Imposte alla fonte: tassazione ordinaria sostitutiva, limite di reddito, stipendio annualizzato uguale ma non superiore a 120'000 franchi, annullamento tassazione ordinaria

20 luglio 2020Italiano15 min

coniugati, cittadini __________ sono giunti in Ticino dall’__________ rispettivamente

Source ti.ch

Fatti

A.

a.

RI 1 (__________) e RI 2,

coniugati, cittadini __________ sono giunti in Ticino dall’__________ rispettivamente

nei mesi di marzo e giugno del 2017. Entrambi sono a beneficio di un permesso

di dimora.

b.

Nel periodo fiscale 2017 RI

2 è stata dipendente __________ (società iscritta a registro di commercio il

9.3.2017 della quale i coniugi erano detentori delle quote sociali) dal

1.4.2017 al 31.12.2017 con uno stipendio lordo di fr. 90'000.- (dal quale sono

state trattenute le imposte alla fonte per fr. 7'020.-).
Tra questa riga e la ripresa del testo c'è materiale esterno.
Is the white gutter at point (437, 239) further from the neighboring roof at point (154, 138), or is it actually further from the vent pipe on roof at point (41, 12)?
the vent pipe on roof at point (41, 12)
Nel periodo

1°.1.2017-31.3.2017 la contribuente era pure stata dipendente della __________,

società a responsabilità limitata con sede a __________ (provincia di __________).

RI 1 era anch’egli

dipendente della __________. I contribuenti, a comprova dei redditi percepiti

in __________, avevano allegato alla dichiarazione fiscale la “Certificazione

unica 2018” relativa al 2017.

c.

Per il periodo fiscale

2017, i contribuenti presentavano la dichiarazione fiscale compilata il

26.2.2019.

Essi indicavano redditi

imponibili complessivi per fr. 598'811.- ed una sostanza imponibile complessiva

di fr. 418'572.-.

Per quanto concerneva più

in particolare i redditi da attività dipendente, gli stessi venivano

quantificati in fr. 372'036.- quelli della moglie (comprensivi dell’importo di

fr. 80'210.- legato all’attività dipendente svolta a __________ presso __________)

ed in fr. 290'480.- quelli del marito.

B. Con decisione del

17.4.2019, l’RS 1 notificava ai contribuenti la tassazione IC/IFD 2017 per il periodo

di assoggettamento 1.4.2017 – 31.12.2017, qualificandola imposta ordinaria

sostitutiva. Il reddito imponibile per l’IC era determinato in fr. 359'000.-

(fr. 894'800.- il reddito determinante per l’aliquota) e la sostanza in fr.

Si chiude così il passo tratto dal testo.